The views expressed in this commentary do not necessarily reflect the views of KBBI staff, board or volunteers. If you would like to respond to this commentary, or comment on any subject of local interest, email Commentaries must be submitted in writing and be less than three minutes in length.


This is Emily Springer. On Wednesday morning, I sent an email to a few community council members, some local educators and media personnel, other concerned parents and friends. Basic question. What can we quickly do to close or ask for restrictions with more local establishments? 

If the public schools are mandating remote learning, some local places, the public library, the Pratt Museum, Homer Council on the Arts and others are providing space for meeting with the requirement of practical, prudent health policies to accommodate social time through the current state of the world and a health pandemic. Some organizations are doing it in unique, thoughtful ways that still provide a physical opportunity to share community events.

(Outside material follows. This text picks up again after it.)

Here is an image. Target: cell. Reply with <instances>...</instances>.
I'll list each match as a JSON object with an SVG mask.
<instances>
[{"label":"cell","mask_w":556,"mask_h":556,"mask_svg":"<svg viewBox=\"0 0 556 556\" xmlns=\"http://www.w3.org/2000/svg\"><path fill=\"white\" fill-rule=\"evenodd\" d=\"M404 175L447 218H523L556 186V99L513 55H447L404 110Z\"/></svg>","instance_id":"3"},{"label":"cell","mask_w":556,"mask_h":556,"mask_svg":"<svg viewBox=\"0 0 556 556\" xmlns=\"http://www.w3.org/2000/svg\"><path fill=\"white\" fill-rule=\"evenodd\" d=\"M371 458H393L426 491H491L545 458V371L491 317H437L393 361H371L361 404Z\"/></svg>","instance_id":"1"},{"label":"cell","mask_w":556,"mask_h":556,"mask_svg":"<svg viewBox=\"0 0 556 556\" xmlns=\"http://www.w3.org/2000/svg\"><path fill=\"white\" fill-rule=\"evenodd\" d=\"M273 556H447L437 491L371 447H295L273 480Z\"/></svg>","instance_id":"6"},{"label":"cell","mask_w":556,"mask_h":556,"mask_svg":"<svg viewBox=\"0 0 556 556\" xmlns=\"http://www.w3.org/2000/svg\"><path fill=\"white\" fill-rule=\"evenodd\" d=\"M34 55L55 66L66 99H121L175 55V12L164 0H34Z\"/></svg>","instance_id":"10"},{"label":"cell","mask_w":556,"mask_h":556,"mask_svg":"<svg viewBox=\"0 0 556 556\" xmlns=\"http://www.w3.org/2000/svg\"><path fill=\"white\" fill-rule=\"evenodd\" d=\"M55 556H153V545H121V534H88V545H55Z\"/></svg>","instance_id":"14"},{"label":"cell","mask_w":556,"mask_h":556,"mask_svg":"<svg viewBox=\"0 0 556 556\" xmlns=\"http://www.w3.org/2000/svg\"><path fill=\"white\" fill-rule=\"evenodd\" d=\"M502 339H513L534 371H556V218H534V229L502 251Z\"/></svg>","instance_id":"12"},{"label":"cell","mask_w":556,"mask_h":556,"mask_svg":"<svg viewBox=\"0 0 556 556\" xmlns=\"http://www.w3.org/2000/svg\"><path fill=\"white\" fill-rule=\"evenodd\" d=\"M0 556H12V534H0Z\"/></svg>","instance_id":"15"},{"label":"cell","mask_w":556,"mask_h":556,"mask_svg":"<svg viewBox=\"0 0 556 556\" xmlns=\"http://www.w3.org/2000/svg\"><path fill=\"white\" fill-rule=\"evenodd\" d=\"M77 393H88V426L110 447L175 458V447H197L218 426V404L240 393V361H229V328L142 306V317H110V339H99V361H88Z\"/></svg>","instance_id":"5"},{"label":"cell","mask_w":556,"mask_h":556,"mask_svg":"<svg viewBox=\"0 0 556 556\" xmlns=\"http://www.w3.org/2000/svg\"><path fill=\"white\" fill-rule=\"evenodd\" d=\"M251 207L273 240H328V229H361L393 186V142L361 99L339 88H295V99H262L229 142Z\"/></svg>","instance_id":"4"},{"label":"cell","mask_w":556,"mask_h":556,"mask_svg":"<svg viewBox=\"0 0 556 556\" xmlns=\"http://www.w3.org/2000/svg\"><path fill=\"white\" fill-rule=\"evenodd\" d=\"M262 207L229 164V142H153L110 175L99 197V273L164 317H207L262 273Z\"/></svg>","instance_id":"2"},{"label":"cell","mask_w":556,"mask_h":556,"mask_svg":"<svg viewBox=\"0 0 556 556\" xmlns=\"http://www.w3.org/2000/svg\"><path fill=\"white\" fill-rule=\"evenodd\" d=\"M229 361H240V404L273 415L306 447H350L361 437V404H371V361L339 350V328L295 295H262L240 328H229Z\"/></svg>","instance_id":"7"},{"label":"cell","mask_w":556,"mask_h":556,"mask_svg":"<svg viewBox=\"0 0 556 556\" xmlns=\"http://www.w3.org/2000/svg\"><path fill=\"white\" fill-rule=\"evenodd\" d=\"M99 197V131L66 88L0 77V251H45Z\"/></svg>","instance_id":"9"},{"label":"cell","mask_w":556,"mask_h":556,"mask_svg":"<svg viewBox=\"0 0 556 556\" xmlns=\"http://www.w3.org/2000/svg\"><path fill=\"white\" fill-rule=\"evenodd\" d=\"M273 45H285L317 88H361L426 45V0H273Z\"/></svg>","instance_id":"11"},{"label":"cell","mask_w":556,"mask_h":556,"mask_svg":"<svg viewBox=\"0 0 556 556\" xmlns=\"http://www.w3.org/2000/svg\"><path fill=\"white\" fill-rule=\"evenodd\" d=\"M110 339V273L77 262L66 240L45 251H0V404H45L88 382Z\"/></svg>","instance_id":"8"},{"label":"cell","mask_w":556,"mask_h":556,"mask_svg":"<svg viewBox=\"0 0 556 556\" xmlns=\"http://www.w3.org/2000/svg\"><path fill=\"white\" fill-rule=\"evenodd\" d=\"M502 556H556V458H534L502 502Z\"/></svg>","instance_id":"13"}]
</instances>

For example, Pier One's, ticket scheduling and spacing for their recent outdoor showing, Haunted Shakespeare, or Bunnell's, Inspiration and Adaptation, Friday zoom talks. Other places are not showing support of how to lower COVID case numbers.

School closure is extremely challenging for everyone. For many reasons, there are so many ways to fill in the difficulties from many perspectives, students, faculty, and staff, parents, and the community in general.
What happens when a family has several young people with school requirements, but aren't old enough to stay home alone while a parent works? If home alone, can a computer really monitor what the young person is doing? What if there isn't enough space in the home?

What if the family is opposed to eight or more hours, a day of screen and digital technology time?

But what can the community of Homer do to support and return to public in-person education?
There is one thing: lower COVID case numbers in the southern part of the Kenai Peninsula.

How to do that has become obvious, constantly repeated and recommended  public information since the beginning of the pandemic.
Wash your hands. Wear a mask. Stay six feet apart. Practice social distancing. Avoid large gatherings. 

Structured, credible health agencies provide this practical information for us at all levels of community:
Homer's South Peninsula  Hospital, the Alaska Department of Health and Social Services, the United States Center for Disease Control, the World Health Organization. Take a look at the dashboard on the Johns Hopkins University of Medicine website. See what the United States looks like in COVID cases, in the context of the rest of the world.

I phrase it in one word to my children when we leave the house:  Masks.   
Please follow the guidelines we have available. Put a mask on. Lower our COVID numbers. 
Let's help open our schools to benefit everyone in the community.